MATERIAL FOR THIS EXERCISE:
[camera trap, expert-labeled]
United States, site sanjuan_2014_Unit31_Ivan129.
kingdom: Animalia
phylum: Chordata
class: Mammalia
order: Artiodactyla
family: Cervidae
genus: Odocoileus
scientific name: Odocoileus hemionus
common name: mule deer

EXERCISE OBJECTIVE:
At the line with "United States, site", begin reproducing the material above exactly, and continue through its last line.

SOLUTION FOR THIS TASK:
United States, site sanjuan_2014_Unit31_Ivan129.
kingdom: Animalia
phylum: Chordata
class: Mammalia
order: Artiodactyla
family: Cervidae
genus: Odocoileus
scientific name: Odocoileus hemionus
common name: mule deer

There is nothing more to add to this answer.